Google announced this week an update to Google Ads’ matching behavior of phrase and broad match modifier (BMM) keywords. This change, which will start rolling out in two weeks, is potentially a major change for paid search advertisers.
To give advertisers more control and better reach, Google is bringing the best of broad match modifier into phrase match. As a result, broad match modifier will be discontinued, and phrase match will expand to cover additional broad match modifier traffic. All of this, according to Google, while continuing to respect word order when it is important to the meaning.
Advertisers are not required to take any specific action, and broad match modified keywords can continue to be added until July.
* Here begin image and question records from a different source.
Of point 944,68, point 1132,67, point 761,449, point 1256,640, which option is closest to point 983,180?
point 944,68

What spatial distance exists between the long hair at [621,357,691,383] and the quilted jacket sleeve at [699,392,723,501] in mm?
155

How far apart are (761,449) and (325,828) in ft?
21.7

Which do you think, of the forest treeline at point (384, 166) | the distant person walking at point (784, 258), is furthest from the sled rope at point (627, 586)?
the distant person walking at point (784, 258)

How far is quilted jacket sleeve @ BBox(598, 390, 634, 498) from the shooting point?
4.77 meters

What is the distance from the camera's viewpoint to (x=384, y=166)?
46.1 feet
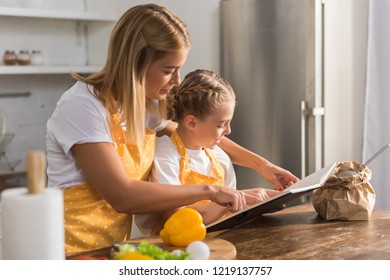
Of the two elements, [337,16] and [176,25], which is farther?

At that time, no new BMM keywords can be added, while the existing ones will continue to serve, but will be matched based on this update.
Below, I would like to share some best practices on how this update might impact paid search campaigns.
Expect the share of phrase match traffic to increase, both from new traffic and due to existing traffic being shifted from other match types. As a result of this change, you will need to closely monitor the performance of your keywords, and shift budgets where necessary to continue to reach relevant search traffic.
The inability to run BBM keywords will most likely mean adding new keywords to your campaigns to ensure you do not lose coverage from relevant queries. A good place to start is the Recommendations page in your Google Ads account, where keywords to recover previous BMM traffic will be labeled.
Although existing BMM keywords may remain with the BMM notation indefinitely and Google will not prevent new BMM keywords from being created until July, we recommend creating any new keywords using phrase notation going forward. Because phrase match and BMM will behave the same once this change fully rolls out (on February 18th), doing this will have no impact on performance.
One important thing to remember: changing the match type of a keyword will remove the old and add a new keyword, affecting the stats you see in your account.
In conclusion, I see this change as another step that Google is taking to consolidate and streamline the search experience, inviting advertisers to get away from fixating on the keyword level of search, while relying more on their machine learning (e.g., Smart Bidding) and audience targeting capabilities.